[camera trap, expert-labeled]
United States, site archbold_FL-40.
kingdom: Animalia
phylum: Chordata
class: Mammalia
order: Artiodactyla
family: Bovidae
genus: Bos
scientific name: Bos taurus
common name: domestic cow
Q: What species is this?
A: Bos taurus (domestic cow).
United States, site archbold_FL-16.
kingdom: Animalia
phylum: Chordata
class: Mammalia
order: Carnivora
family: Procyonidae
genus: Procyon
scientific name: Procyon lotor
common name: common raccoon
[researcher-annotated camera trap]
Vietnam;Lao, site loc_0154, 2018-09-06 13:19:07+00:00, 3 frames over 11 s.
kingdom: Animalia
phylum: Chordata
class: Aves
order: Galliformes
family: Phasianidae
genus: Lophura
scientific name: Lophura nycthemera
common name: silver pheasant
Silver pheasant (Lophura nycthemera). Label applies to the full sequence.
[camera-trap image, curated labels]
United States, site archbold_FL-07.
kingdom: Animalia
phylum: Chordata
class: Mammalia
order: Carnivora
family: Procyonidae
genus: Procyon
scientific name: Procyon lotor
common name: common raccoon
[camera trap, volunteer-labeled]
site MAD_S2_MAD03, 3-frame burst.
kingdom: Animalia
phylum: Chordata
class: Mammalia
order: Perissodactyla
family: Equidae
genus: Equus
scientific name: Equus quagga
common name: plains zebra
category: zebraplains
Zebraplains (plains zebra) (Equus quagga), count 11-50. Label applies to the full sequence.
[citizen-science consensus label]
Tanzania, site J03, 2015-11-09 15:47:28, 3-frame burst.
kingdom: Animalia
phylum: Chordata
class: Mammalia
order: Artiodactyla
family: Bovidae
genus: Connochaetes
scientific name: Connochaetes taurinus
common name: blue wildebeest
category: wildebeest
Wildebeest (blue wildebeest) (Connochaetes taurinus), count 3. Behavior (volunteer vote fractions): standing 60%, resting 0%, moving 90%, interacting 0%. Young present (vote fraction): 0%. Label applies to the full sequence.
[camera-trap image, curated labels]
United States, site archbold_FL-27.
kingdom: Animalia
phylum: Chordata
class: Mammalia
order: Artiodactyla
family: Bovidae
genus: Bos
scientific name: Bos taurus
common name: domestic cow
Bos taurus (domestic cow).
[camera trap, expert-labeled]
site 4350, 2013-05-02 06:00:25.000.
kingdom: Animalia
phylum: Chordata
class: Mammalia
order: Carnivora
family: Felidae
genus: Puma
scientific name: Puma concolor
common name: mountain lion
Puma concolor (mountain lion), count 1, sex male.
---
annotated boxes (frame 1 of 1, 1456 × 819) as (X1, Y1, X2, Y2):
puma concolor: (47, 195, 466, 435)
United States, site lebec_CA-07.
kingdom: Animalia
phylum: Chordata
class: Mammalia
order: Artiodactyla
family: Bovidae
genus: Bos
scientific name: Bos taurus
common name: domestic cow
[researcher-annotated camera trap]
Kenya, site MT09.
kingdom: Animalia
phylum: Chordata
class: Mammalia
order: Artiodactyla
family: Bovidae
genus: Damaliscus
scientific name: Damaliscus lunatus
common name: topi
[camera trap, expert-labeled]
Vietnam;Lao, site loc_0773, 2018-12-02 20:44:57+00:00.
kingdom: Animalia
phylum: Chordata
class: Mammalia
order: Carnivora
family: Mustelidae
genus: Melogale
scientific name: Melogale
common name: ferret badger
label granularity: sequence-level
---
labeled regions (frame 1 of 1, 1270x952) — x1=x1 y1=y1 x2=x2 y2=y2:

============================================================

* [Task details]:
Lines from the one holding "genus: Puma" through the last line of the material are to be repeated exactly; no other lines belong in the answer.

* [Written reply]:
genus: Puma
scientific name: Puma concolor
common name: mountain lion
Puma concolor (mountain lion), count 1, sex male.
---
annotated boxes (frame 1 of 1, 1456 × 819) as (X1, Y1, X2, Y2):
puma concolor: (47, 195, 466, 435)
United States, site lebec_CA-07.
kingdom: Animalia
phylum: Chordata
class: Mammalia
order: Artiodactyla
family: Bovidae
genus: Bos
scientific name: Bos taurus
common name: domestic cow
[researcher-annotated camera trap]
Kenya, site MT09.
kingdom: Animalia
phylum: Chordata
class: Mammalia
order: Artiodactyla
family: Bovidae
genus: Damaliscus
scientific name: Damaliscus lunatus
common name: topi
[camera trap, expert-labeled]
Vietnam;Lao, site loc_0773, 2018-12-02 20:44:57+00:00.
kingdom: Animalia
phylum: Chordata
class: Mammalia
order: Carnivora
family: Mustelidae
genus: Melogale
scientific name: Melogale
common name: ferret badger
label granularity: sequence-level
---
labeled regions (frame 1 of 1, 1270x952) — x1=x1 y1=y1 x2=x2 y2=y2:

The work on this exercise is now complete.